(Spatial question entries)
* begin *

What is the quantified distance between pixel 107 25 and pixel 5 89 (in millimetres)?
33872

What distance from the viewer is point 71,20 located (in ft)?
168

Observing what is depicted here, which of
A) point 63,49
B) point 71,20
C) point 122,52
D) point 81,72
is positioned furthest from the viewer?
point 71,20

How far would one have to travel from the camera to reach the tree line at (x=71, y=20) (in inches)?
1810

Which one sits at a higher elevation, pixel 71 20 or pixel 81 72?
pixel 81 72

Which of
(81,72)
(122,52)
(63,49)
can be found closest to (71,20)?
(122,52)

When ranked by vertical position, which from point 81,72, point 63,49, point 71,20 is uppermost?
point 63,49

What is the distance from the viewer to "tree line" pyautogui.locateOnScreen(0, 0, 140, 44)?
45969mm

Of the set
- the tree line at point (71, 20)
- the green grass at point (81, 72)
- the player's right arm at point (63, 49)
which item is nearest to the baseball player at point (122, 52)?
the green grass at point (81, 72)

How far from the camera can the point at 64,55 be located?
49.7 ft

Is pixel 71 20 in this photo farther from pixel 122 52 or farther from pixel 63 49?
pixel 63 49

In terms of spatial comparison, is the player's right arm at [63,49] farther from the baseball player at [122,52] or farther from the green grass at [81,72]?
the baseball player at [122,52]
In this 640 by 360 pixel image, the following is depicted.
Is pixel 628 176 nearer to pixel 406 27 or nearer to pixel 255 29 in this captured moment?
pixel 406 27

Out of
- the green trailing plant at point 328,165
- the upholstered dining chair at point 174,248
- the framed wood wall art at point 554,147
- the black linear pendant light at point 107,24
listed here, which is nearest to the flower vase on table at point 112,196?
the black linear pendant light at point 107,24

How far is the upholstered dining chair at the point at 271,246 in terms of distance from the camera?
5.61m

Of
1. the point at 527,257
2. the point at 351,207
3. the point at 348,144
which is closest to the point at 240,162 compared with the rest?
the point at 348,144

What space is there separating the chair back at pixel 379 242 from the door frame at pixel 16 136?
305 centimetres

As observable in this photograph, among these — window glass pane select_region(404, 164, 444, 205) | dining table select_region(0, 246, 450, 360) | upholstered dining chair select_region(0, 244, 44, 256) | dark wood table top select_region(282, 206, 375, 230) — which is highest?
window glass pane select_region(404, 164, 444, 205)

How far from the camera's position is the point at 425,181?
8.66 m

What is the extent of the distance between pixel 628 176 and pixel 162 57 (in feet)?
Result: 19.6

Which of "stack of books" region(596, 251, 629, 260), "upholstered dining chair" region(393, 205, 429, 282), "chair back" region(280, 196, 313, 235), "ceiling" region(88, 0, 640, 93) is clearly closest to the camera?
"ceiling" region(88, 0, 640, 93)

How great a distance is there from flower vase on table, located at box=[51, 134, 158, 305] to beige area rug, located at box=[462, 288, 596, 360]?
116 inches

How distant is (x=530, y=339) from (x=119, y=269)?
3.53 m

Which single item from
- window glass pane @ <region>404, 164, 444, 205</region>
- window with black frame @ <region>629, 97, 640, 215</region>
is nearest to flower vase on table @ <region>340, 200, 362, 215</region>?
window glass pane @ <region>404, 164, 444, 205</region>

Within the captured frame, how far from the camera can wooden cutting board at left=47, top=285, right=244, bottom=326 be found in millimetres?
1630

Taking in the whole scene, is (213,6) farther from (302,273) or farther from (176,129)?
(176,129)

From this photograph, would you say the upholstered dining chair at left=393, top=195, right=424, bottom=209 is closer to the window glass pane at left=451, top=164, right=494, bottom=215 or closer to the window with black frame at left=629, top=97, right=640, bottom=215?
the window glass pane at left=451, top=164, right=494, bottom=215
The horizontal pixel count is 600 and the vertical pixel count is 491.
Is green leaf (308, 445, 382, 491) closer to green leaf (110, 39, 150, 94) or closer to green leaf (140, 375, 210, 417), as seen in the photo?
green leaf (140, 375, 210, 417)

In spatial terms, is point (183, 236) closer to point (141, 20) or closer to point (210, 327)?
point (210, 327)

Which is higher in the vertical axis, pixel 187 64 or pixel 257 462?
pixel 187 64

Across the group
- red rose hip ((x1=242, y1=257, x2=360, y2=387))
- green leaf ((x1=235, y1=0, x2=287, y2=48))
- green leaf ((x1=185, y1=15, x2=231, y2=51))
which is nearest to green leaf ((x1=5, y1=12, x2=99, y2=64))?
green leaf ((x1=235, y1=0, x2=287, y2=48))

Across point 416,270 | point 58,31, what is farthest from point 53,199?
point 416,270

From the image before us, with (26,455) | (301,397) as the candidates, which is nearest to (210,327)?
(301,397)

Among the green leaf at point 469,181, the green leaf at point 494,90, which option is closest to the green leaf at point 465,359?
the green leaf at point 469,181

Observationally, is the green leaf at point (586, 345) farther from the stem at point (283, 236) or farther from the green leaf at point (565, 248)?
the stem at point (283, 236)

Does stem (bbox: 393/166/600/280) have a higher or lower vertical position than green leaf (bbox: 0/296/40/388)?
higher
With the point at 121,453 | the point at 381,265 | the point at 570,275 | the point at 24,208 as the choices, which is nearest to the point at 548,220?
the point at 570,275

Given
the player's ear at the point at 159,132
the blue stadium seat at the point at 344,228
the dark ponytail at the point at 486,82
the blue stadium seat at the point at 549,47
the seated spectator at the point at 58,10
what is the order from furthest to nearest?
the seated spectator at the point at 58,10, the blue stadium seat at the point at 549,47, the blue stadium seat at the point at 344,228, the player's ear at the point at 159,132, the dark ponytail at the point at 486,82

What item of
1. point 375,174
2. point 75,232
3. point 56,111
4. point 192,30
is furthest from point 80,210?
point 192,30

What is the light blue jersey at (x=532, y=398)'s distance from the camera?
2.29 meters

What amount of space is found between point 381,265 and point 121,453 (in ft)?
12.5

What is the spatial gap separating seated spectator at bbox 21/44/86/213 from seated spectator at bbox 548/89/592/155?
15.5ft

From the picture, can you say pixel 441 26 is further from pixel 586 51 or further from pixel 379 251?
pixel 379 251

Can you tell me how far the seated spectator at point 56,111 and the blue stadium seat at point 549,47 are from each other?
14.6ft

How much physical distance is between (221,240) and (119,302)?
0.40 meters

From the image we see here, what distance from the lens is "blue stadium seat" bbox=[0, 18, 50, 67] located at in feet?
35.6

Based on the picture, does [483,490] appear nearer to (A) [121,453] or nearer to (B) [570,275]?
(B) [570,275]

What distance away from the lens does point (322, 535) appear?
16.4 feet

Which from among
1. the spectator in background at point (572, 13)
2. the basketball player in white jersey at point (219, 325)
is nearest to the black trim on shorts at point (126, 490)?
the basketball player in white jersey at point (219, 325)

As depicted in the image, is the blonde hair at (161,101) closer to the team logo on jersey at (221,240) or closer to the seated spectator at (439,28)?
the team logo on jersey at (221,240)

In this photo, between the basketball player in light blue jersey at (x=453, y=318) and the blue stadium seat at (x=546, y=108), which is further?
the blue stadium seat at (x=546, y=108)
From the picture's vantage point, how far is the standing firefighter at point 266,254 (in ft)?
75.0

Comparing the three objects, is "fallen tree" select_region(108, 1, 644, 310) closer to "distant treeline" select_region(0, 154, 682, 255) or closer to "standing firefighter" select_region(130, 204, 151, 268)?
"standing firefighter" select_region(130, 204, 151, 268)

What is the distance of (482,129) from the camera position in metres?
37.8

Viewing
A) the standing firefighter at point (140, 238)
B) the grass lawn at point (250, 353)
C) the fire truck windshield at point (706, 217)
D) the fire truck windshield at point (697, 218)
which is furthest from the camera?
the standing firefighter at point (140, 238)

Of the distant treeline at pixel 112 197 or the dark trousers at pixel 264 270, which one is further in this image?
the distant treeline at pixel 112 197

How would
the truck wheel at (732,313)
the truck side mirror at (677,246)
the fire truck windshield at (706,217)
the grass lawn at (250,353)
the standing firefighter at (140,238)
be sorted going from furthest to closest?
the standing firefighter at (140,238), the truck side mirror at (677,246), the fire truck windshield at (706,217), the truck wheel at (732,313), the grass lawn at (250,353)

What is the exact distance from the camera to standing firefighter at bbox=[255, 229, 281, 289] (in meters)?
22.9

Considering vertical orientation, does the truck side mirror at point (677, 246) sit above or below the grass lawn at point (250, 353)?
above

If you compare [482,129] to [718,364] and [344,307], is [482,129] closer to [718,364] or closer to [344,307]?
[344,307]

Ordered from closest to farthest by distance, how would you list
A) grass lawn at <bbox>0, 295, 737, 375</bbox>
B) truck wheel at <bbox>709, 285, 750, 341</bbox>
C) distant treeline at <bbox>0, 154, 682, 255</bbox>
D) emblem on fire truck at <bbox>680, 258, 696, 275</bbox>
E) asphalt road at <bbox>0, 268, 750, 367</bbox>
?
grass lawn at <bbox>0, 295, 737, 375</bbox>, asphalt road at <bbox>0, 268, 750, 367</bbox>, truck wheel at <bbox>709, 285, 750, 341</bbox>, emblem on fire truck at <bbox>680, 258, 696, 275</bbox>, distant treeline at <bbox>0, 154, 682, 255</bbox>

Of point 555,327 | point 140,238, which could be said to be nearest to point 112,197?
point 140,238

* end *

▶ AIM: Go back to the data above and please quote exactly, and only, the lines from the line with "What is the exact" through its last line.

▶ WRITTEN ANSWER:
What is the exact distance from the camera to standing firefighter at bbox=[255, 229, 281, 289] (in meters)?
22.9

Considering vertical orientation, does the truck side mirror at point (677, 246) sit above or below the grass lawn at point (250, 353)?
above

If you compare [482,129] to [718,364] and [344,307], is [482,129] closer to [718,364] or closer to [344,307]?
[344,307]

Ordered from closest to farthest by distance, how would you list
A) grass lawn at <bbox>0, 295, 737, 375</bbox>
B) truck wheel at <bbox>709, 285, 750, 341</bbox>
C) distant treeline at <bbox>0, 154, 682, 255</bbox>
D) emblem on fire truck at <bbox>680, 258, 696, 275</bbox>
E) asphalt road at <bbox>0, 268, 750, 367</bbox>
?
grass lawn at <bbox>0, 295, 737, 375</bbox>, asphalt road at <bbox>0, 268, 750, 367</bbox>, truck wheel at <bbox>709, 285, 750, 341</bbox>, emblem on fire truck at <bbox>680, 258, 696, 275</bbox>, distant treeline at <bbox>0, 154, 682, 255</bbox>

Of point 555,327 | point 140,238, which could be said to be nearest to point 112,197?
point 140,238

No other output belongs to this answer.